Output an exact reproduction of the data.

--- BEGIN ---

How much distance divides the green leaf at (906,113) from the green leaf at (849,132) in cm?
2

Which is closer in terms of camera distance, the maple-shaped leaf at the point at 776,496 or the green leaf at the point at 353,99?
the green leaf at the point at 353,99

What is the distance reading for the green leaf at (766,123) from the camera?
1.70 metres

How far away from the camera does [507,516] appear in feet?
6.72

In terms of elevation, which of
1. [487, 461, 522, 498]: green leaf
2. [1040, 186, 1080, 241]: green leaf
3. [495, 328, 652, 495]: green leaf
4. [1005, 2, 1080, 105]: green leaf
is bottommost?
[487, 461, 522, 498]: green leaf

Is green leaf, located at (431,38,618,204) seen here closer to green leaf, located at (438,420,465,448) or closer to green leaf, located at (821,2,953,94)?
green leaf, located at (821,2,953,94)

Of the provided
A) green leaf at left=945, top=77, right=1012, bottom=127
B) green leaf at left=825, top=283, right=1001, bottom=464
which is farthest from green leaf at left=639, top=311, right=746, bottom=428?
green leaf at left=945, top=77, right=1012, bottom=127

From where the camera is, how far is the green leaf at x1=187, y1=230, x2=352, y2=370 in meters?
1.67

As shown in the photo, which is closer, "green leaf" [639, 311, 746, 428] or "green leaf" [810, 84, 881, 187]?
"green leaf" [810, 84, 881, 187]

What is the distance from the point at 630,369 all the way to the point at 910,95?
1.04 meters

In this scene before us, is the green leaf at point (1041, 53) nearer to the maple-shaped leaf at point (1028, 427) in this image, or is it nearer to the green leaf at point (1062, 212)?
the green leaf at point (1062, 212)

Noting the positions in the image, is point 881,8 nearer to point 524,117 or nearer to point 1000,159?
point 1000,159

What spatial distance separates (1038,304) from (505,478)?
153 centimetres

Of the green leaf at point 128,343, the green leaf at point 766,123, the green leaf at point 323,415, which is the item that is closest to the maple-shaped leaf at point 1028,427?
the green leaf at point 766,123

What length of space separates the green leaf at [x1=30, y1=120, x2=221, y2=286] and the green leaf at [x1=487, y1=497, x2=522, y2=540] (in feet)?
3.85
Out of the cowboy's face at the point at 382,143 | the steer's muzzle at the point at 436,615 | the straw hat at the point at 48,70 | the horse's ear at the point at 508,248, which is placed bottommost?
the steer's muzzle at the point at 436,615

--- END ---

# [Answer below]
How much distance divides the green leaf at (906,113) from the green leaf at (849,132) in cm?
2

Which is closer in terms of camera distance, the maple-shaped leaf at the point at 776,496 or the green leaf at the point at 353,99?
the green leaf at the point at 353,99

What is the distance reading for the green leaf at (766,123) from the camera?
1.70 metres

How far away from the camera does [507,516] appear in feet?
6.72

In terms of elevation, which of
1. [487, 461, 522, 498]: green leaf
2. [1040, 186, 1080, 241]: green leaf
3. [495, 328, 652, 495]: green leaf
4. [1005, 2, 1080, 105]: green leaf
is bottommost?
[487, 461, 522, 498]: green leaf

Is green leaf, located at (431,38,618,204) seen here closer to green leaf, located at (438,420,465,448) or closer to green leaf, located at (821,2,953,94)?
green leaf, located at (821,2,953,94)

Of the provided
A) green leaf at left=945, top=77, right=1012, bottom=127
B) green leaf at left=825, top=283, right=1001, bottom=464
which is farthest from green leaf at left=639, top=311, right=746, bottom=428?
green leaf at left=945, top=77, right=1012, bottom=127

From where the camera is, how far is the green leaf at x1=187, y1=230, x2=352, y2=370 in meters?
1.67

As shown in the photo, which is closer, "green leaf" [639, 311, 746, 428] or "green leaf" [810, 84, 881, 187]?
"green leaf" [810, 84, 881, 187]

What is the distance from the point at 630,369 all the way to the point at 910,95?
1.04 meters

In this scene before us, is the green leaf at point (1041, 53) nearer to the maple-shaped leaf at point (1028, 427) in this image, or is it nearer to the green leaf at point (1062, 212)?
the green leaf at point (1062, 212)

Noting the positions in the image, is point 881,8 nearer to point 524,117 or nearer to point 1000,159?
point 1000,159

What spatial distance separates (1038,304) from (505,478)?
153 centimetres

Of the green leaf at point 128,343, the green leaf at point 766,123, the green leaf at point 323,415, which is the item that is closest to the maple-shaped leaf at point 1028,427?
the green leaf at point 766,123

What length of space separates the green leaf at [x1=30, y1=120, x2=221, y2=286] and the green leaf at [x1=487, y1=497, x2=522, y2=540] (in feet)?
3.85
Out of the cowboy's face at the point at 382,143 | the steer's muzzle at the point at 436,615 | the straw hat at the point at 48,70 | the horse's ear at the point at 508,248, which is placed bottommost?
the steer's muzzle at the point at 436,615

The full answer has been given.